WHAT THE TASK REQUIRES – All lines below containing "buckles" are to be listed.

··· RECORDS FOR THE EXERCISE ···

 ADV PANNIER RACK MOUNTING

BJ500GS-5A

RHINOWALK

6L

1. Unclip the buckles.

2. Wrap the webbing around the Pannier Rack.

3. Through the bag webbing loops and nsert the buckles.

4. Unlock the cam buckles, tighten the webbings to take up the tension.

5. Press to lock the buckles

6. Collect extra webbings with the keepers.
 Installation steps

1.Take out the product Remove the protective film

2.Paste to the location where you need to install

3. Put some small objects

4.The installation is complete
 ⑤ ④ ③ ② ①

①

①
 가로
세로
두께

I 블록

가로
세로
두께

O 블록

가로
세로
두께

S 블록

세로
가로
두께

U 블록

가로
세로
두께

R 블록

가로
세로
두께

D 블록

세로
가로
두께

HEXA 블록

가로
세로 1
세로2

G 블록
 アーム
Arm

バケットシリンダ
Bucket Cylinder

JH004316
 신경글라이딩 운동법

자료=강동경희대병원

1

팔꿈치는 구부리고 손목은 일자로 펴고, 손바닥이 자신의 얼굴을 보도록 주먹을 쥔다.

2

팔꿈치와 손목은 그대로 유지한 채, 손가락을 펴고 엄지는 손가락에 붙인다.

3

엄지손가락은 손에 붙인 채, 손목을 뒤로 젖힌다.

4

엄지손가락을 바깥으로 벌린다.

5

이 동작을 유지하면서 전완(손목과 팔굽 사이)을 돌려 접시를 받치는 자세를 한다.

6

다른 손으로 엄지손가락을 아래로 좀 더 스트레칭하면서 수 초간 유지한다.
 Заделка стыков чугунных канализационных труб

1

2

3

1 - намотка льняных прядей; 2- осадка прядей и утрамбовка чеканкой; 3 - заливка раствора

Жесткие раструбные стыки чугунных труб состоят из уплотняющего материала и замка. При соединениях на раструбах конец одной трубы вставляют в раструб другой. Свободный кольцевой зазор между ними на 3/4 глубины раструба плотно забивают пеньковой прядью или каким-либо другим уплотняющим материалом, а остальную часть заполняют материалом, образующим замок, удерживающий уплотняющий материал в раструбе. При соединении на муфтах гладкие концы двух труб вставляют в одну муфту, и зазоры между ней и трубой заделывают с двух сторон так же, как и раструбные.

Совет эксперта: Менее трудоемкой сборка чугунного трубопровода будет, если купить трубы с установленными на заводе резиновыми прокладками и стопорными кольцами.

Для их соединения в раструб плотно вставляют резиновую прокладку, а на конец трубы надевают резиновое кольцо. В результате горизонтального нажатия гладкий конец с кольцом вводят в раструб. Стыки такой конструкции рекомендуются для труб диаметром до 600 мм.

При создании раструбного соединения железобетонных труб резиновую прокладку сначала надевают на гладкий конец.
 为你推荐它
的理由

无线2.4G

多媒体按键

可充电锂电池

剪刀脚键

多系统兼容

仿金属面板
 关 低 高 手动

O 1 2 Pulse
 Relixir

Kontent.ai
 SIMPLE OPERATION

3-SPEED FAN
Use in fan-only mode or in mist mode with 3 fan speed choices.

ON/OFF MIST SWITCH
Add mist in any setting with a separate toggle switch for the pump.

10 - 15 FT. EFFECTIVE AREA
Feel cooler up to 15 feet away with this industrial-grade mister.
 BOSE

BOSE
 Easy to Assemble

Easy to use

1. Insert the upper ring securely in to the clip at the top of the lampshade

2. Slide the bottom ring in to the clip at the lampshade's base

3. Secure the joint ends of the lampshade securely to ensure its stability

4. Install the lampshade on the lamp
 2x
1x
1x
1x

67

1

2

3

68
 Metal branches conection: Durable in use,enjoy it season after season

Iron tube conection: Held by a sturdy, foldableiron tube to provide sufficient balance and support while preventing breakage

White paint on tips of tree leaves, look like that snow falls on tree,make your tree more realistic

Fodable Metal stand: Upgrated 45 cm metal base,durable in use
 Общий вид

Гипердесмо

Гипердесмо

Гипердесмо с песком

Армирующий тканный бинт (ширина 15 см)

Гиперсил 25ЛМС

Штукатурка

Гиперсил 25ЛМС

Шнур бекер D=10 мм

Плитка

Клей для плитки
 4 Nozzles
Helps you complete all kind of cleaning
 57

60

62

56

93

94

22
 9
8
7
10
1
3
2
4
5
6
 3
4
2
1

···

EXERCISE RESULT –
1. Unclip the buckles.
3. Through the bag webbing loops and nsert the buckles.
4. Unlock the cam buckles, tighten the webbings to take up the tension.
5. Press to lock the buckles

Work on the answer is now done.